Skybase in “The New Captain Scarlet” was basically just administration. Though aircraft took off and landed regularly, its main purpose seemed to be as an extraterritorial office building.

As far as I could tell it had no other reason to exist, other than being a carryover from Cloudbase in the original series. And I kept wondering what held it up. Though set in a near future with colonies on Mars, the technological background didn’t look much different from ours.

The flying carriers in “Sky Captain” carried prop-driven fighter planes, but there was no problem with what held the carriers up. Magic, like the giant robots, spaceships, etc. It was obvious that *any* technology was indistinguishable from magic as far as the scriptwriters were concerned…

Mike April 15, 2014 at 1:28 pm

One possible, though feable, reason for the hellicarrier is that being a big target in the sky it will attract the very villains they are trying to fight. Instead of having to protect an entire country full of targets, all Shield has to do is fly into an area and all the villains come after them. It also explains why such a large weapon is so poorly armed, it’s intended to crash.
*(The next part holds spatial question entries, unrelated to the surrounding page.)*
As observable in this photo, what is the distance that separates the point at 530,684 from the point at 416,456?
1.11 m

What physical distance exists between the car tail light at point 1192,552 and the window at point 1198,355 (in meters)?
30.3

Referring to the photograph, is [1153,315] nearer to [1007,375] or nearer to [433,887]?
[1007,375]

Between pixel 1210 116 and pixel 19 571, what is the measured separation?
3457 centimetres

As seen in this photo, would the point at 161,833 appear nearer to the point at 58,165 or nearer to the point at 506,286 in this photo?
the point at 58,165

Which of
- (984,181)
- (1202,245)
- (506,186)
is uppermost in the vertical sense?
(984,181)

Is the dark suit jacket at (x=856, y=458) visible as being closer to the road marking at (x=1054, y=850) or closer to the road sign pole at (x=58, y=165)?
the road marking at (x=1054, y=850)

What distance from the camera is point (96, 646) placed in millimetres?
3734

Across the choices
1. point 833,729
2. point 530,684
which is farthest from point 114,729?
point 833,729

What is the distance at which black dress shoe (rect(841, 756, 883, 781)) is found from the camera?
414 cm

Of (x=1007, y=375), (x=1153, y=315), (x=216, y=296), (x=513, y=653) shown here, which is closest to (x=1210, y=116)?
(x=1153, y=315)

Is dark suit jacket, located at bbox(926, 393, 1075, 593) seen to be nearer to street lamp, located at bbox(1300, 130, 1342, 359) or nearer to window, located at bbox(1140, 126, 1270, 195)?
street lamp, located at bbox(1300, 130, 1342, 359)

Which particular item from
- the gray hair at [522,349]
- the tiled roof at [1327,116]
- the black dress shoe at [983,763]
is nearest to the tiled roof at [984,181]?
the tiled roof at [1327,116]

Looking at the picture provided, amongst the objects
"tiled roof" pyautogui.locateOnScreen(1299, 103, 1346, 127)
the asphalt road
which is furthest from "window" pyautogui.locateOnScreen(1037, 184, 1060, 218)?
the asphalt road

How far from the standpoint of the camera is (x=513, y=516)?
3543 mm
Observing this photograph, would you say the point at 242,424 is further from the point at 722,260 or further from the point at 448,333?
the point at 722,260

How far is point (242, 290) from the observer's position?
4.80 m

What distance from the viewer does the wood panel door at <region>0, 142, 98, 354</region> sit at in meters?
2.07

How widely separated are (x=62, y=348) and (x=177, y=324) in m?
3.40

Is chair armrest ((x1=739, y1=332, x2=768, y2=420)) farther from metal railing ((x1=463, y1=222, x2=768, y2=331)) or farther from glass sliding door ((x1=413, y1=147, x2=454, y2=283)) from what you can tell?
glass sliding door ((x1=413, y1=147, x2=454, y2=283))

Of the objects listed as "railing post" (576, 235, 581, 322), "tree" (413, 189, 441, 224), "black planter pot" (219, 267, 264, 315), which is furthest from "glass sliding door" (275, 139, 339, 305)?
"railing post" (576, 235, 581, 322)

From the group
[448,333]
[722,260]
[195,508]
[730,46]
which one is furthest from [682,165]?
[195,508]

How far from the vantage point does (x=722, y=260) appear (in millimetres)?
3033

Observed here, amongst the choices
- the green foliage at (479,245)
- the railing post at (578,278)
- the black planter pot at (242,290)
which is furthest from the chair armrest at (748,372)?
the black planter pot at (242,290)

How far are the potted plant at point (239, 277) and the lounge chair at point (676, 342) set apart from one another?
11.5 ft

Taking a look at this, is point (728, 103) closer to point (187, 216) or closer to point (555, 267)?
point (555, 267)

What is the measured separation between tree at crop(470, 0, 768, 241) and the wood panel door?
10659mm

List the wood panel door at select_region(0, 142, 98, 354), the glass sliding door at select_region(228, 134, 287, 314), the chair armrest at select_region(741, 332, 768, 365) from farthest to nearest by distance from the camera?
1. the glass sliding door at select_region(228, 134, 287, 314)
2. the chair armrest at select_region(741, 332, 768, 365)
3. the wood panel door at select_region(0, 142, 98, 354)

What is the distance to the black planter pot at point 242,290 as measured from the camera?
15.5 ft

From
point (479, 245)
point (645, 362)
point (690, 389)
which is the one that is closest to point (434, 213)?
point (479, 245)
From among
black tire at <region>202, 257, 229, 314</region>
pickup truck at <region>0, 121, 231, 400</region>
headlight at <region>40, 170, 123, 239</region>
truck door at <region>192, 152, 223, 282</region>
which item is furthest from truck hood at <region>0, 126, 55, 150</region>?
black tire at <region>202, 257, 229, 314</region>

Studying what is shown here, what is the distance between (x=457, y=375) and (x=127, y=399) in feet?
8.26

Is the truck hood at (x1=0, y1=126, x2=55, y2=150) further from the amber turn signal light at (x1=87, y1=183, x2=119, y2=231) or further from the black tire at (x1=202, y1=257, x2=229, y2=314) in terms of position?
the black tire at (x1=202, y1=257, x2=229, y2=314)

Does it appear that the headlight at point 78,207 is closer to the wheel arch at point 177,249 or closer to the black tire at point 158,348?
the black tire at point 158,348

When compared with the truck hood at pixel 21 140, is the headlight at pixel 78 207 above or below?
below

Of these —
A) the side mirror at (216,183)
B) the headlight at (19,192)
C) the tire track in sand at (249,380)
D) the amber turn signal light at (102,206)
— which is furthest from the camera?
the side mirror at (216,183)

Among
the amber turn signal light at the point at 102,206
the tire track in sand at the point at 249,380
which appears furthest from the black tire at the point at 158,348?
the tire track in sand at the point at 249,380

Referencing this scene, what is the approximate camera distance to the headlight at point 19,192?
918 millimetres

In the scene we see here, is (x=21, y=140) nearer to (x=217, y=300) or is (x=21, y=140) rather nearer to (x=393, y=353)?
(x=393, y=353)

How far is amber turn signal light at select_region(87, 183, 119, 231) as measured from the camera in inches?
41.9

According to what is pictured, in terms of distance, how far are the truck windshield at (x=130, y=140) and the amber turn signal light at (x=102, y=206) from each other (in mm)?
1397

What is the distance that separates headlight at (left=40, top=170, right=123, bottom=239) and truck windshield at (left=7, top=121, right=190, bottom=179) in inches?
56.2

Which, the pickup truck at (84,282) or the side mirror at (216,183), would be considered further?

mearsk April 15, 2014 at 4:10 pm

The thing that got me about these things is how much they must have cost. The new class of normal carrier being built right now costs $11 billion. How the heck much does a flying carrier cost, let alone 3 of them?

DensityDuck April 22, 2014 at 11:48 pm

A flying secret airbase is also useful if you’re required (both by operational security and by international law) to not have actual airbases.

wjw April 23, 2014 at 6:05 am

You’d think Hydra would have worked out that either Thor or Iron Man could have knocked those carriers down whenever they wanted to. For Captain America they were a challenge. For a Norse god, not so much.